2.         Nilai sebagai Obyek Suatu Kepentingan
a.         Setiap nilai menyangkut sikap
Bahwasannya sering orang tidak sepakat mengenai nilai-nilai. Ada pula yang mengatakan bahwa masalah nilai sesungguhnya merupakan masalah pengutamaan, dan “de gustibus non est disputandum”, (mengenai masalah selera orang tidak perlu mempertentangkannya). Tetapi sama pula benarnya bahwa mengenai banyak nilai orang dapat memperoleh kesepakatan. Kiranya juga jelas bahwa perasaan dan keinginan senantiasa berhubungan erat dengan tanggapan-tanggapan penilaian.
b.         Nilai ialah kepentingan
Menurut Perry,setiapobyek yang ada dalam kenyataan maupun dalam pikiran, setiap perbuatan yang dilakukan maupun yang dipikirkan, dapat diperoleh nilai, jika pada suatu ketika berhubungan dengan subyek-subyek yang mempunyai kepentingan. Dengan kata lain, jika seseorang mempunyai kepentingan pada suatu apapun, maka hal tersebut mempunyai nilai.
Menurut Perry : kesunyian sebuah gurun tidaklah mempunyai nilai sampai seorang pengelana merasakannya sebagai kesepian serta mengerikan; jeram pun demikian, sampai daya serap seorang manusia memandangnya indah sekali, atau sampai orang memanfaatkannya untuk memenuhi kebutuhan-kebutuhan manusia. Sesungguhnya, tidak ada satu hal pun yang dapat disebut tetapi tidak dapat dilekati nilai tertentu, berdasarkan kenyataan bahwa hal tersebut telah dipilih untuk mencapai tujuan yang masuk akal oleh suatu pemikiran yang mempunyai kepentingan. Sejalan dengan bertambahnya serta meluasnya pengaruh kepentingan berdasarkn pengalaman serta rekaan akal, maka Khazanahnya nilai jagad raya semakin kaya dan semakin beraneka ragam.
c.         Sejumlah keberatan yang dapat diajukan
Agaknya ajaran Perry hendak menempatkan segenap nilai sepenuhnya dalam kedudukan yang ditentukan oleh manusia.

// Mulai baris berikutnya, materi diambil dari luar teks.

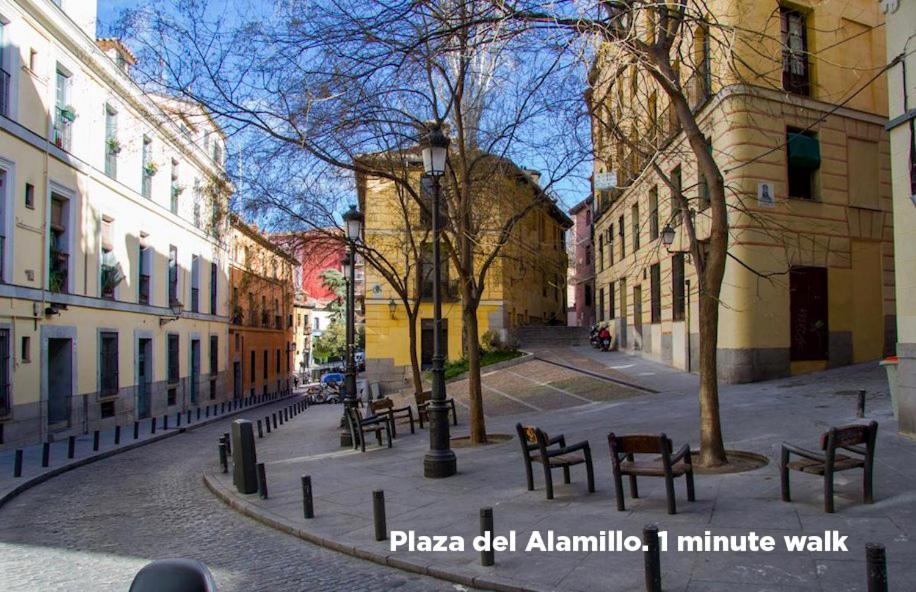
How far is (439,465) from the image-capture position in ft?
33.6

Artinya, bagi orang yang tidak mempunyai kepentingan pada, katakanlah, kesusilaan,maka etika tidak bernilai bagi mereka yang tidak mempunyai kepentingan pada keadilan, maka keadilan juga tidak bernilai, dan begitu pula halnya dengan pernyataan-pernyataan yang benar. Tetapi dalam kenyataannya orang merasa bahwa kebenaran, kebaikan, dan keadilan mempunyai nilai, atau bernilai, tanpa mengingat ada atau tidaknya kepentingan seseorang terhadap hal-hal tersebut.

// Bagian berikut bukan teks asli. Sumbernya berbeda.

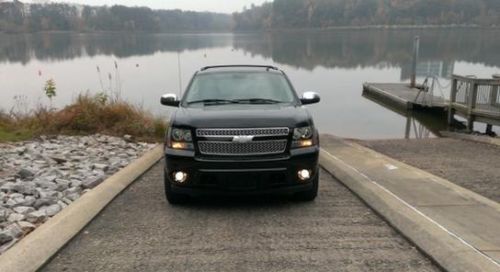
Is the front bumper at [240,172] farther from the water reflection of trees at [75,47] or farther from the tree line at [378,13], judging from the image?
the tree line at [378,13]

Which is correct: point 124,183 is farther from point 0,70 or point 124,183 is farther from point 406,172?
point 0,70

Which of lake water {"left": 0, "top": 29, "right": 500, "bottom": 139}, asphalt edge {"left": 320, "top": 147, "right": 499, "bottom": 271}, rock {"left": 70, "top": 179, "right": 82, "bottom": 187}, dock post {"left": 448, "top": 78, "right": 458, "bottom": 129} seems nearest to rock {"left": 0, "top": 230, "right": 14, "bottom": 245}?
rock {"left": 70, "top": 179, "right": 82, "bottom": 187}

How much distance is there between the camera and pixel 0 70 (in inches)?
1510

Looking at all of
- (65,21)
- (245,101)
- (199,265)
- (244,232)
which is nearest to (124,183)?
(245,101)

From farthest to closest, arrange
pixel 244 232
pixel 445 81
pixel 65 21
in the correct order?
1. pixel 65 21
2. pixel 445 81
3. pixel 244 232

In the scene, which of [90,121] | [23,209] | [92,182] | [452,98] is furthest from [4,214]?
[452,98]

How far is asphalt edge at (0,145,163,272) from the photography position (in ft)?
14.3

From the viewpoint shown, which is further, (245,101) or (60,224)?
(245,101)

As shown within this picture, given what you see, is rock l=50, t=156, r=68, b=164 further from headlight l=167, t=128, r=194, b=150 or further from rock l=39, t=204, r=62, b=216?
headlight l=167, t=128, r=194, b=150

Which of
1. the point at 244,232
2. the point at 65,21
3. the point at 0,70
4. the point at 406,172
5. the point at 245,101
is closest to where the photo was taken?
the point at 244,232

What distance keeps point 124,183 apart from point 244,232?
2.62m

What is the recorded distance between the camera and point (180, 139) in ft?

3.         Teori Pragmatis mengenai Nilai
Sejumlah hal yang telah diperbincangkan yang bersifat penolakan terhadap teori nilai yang didasarkan atas kepentingan kiranya menyebabkan tampilnya teori lain,yaitu teori pragmatis. Teori pragmatis mendasarkan diri atas akibat-akibat, dan begitu pula halnya dengan teori pragmatis mengenai nilai.

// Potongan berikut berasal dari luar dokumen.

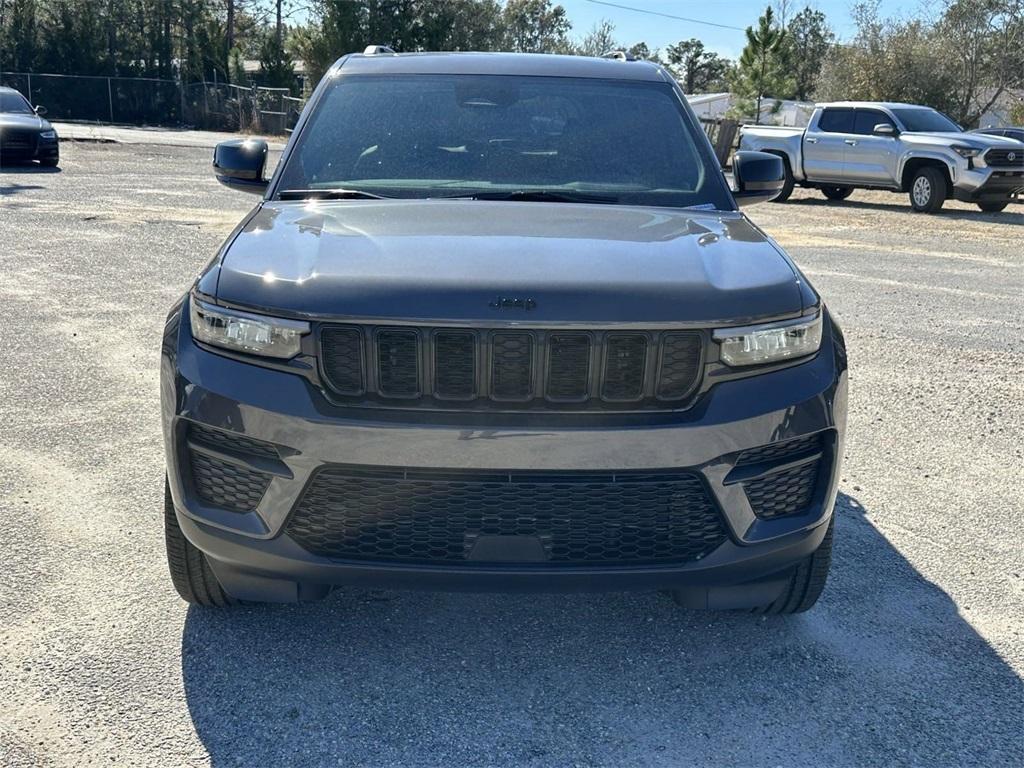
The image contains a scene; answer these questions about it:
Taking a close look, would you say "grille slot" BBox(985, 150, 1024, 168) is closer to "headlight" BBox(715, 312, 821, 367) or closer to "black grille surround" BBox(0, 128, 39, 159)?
"headlight" BBox(715, 312, 821, 367)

a.         Nilai sebagai hasil pemberian nilai
Menurut Dewey, meskipun kebaikan kiranya bersangkutan dengan akibat-akibat, namun kebaikan itu tidak sekadar bersangkutan dengan hasil-hasiljangka pendek dari satu keinginan yang dangkal. Meskipun sebuah pensil bernilai dalam arti berguna untuk mengerjakan teka-teki,namun kiranya orang tidak akan mengatakan bahwa karena itu pensil tersebut bernilai. Kepentingan yang tersangkut harus cukup besar dan bersifat tetap. Sesungguhnya bukan kepentingan itulah yang menyebabkan suatu obyek bernilai. Suatu kualitas yang terdapat disekitar obyek itulah yang menyebabkan orang menanggapinya sebagai suatu nilai. Menurut Dewey disinilah letak inti pokok masalahnya. Nilai bukanlah sesuatu yang dicari untuk ditemukan; ”nilaibukanlah suatu kata benda atau bahkan juga bukan kata sifat. Masalah nilai sesungguhnya berpusat disekitar perbuatan pemberi nilai.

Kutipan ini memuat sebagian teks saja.